[GIVEN INFORMATION]

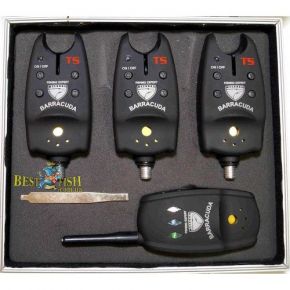 Набор сигнализаторов BARRACUDA 3+1 беспроводной приемник Набор сигнализаторов BARRACUDA 3+1 беспроводной приемник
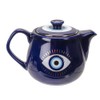 Evil Eye Teapot - Blue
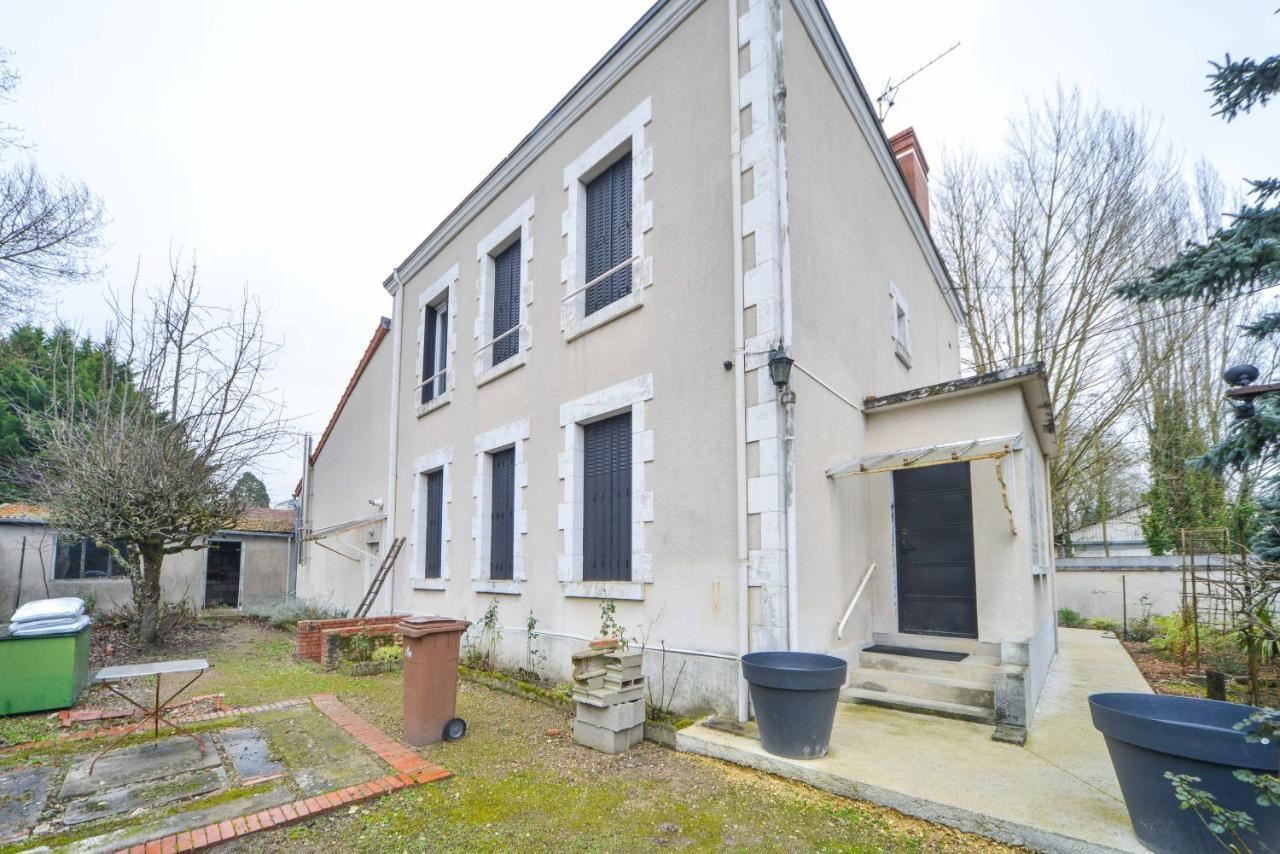 Maison By Logis - Appartement T4 - La Maison D'Hera Vierzon Exteriör bild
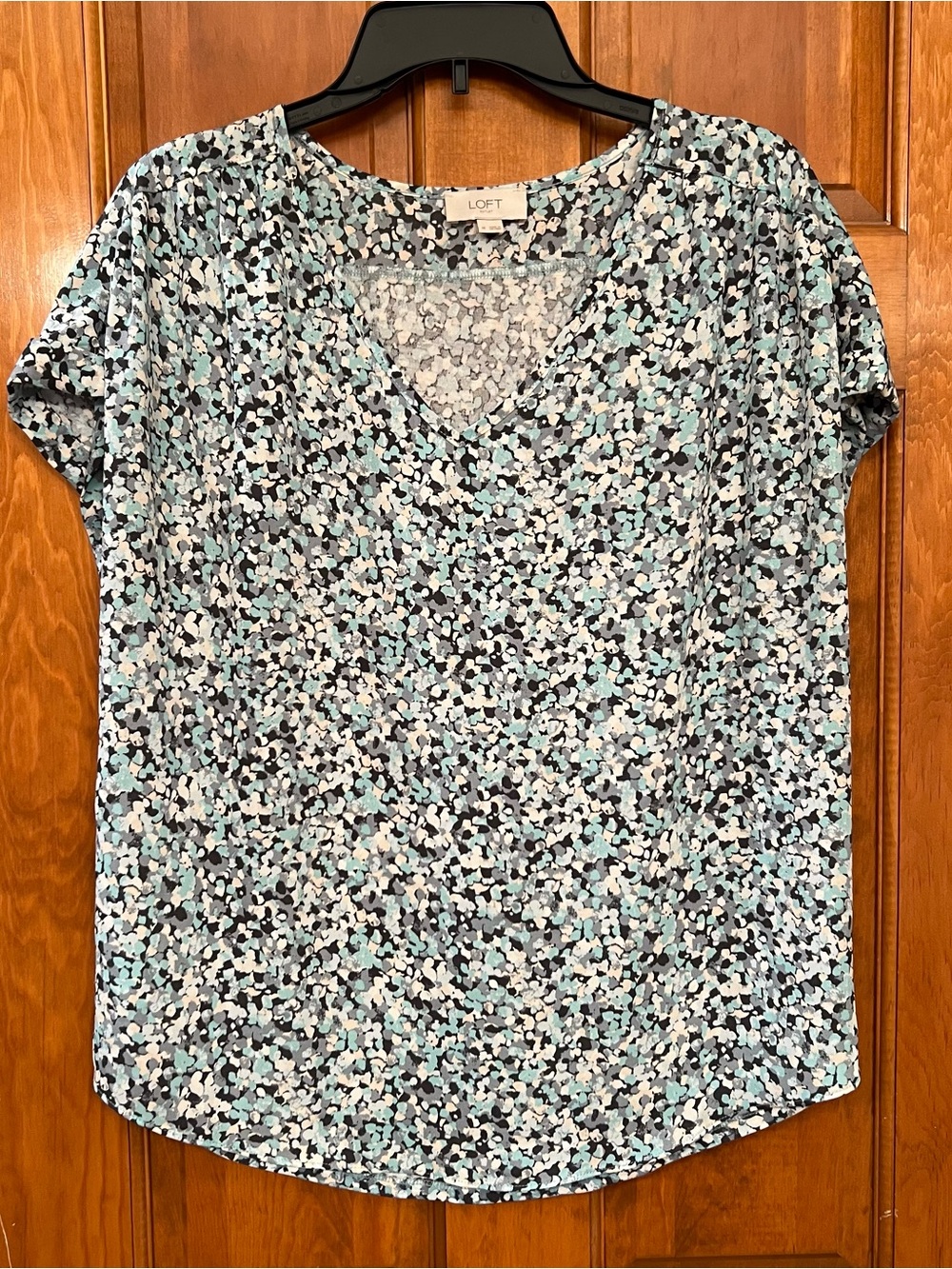 Loft V-neck Blouse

[TASK]
Set down exactly, from the line that contains "Evil Eye Teapot - Blue" through the last line of the data, each line as it stands, and leave the pictures out.

[EXERCISE ANSWER]
 Evil Eye Teapot - Blue
 Maison By Logis - Appartement T4 - La Maison D'Hera Vierzon Exteriör bild
 Loft V-neck Blouse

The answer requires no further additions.